Texte fourni:

****

Elle accueille et installe les patients, les mesure et les pèse, gère la télétransmission, la paperasse et le règlement. Depuis cinq ans, Amélie, assistante médicale, permet de redonner du temps médical au Dr Thual, généraliste à Bréhan. Son pôle de santé breton fait figure de précurseur au plan d’Emmanuel Macron qui prévoit la création d’au moins 4 000 postes d’assistants d’ici à 2022.
Oreillette Bluetooth vissée sur la tête, Amélie Goujon prépare une lettre d’adressage. Celle-ci n’aura plus qu’à être signée. L’assistante du pôle médical du Ti Lann, à Bréhan (Morbihan), se lève et se dirige vers la vaste salle d’attente : « Monsieur, c’est à vous ».
Amélie ouvre la porte de l’un des deux cabinets mitoyens du Dr Nicolas Thual. Christian, 68 ans, patient du pôle depuis trois ans, s’assoit. Amélie prépare la table d’examen, ouvre le dossier médical sur l’ordinateur, récupère la carte Vitale et retourne à l’accueil. Après quelques minutes, la porte séparant les deux cabinets jumeaux s’ouvre. En ce mercredi matin de septembre, Mathilde Rio, une interne, vient d’en finir avec sa précédente consultation et enchaîne avec celle-ci. Dans ce pôle de Bretagne créé en 2004, tout a l’air neuf, hormis un téléphone fixe tout droit sorti du dernier millénaire. Entre ses murs gris, on n’a pas attendu le plan santé pour se doter d’une assistante médicale. « Au début, nous avons été largement décriés par des confrères qui nous reprochaient de faire la course à l’acte », se souvient Nicolas Thual.
Les temps ont changé. Mi-septembre, les syndicats de médecins libéraux ont dans leur grande majorité applaudi l’annonce par Emmanuel Macron de la création d’au moins 4 000 postes d’assistants médicaux d’ici à 2022. Les premiers sont attendus en 2019 dans « les quartiers prioriataires pour l’accès aux soins et les zones sous-denses ».
Pour être éligibles au financement d’un tel poste, les praticiens devront remplir plusieurs conditions : avoir un exercice collectif (cabinet de groupe ou maison de santé), être inscrits dans un exercice coordonné (CPTS) ou s’engager à le faire. Ils devront en contrepartie apporter un bénéfice mesurable à la population en termes d’accès aux soins et de qualité des soins, notamment en augmentant le nombre de patients suivis et en s’engageant dans des programmes de prévention.

****

Données disponibles:
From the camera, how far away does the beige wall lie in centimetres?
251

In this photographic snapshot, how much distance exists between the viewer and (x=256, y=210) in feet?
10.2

****

Consignes:
**1)** Traduisez en anglais cette phrase de l’article sur l’assistante médicale : « Amélie ouvre la porte de l’un des deux cabinets mitoyens du Dr Nicolas Thual. »
**2)** Extrayez, s’il vous plaît, le passage de l’article sur l’assistante médicale qui commence aux mots « Pour être éligibles » et s’arrête après les mots « programmes de prévention. ».

Réponses:
**1)** Amélie opens the door to one of Dr. Nicolas Thual's two adjoining consulting rooms.

**2)**
Pour être éligibles au financement d’un tel poste, les praticiens devront remplir plusieurs conditions : avoir un exercice collectif (cabinet de groupe ou maison de santé), être inscrits dans un exercice coordonné (CPTS) ou s’engager à le faire. Ils devront en contrepartie apporter un bénéfice mesurable à la population en termes d’accès aux soins et de qualité des soins, notamment en augmentant le nombre de patients suivis et en s’engageant dans des programmes de prévention.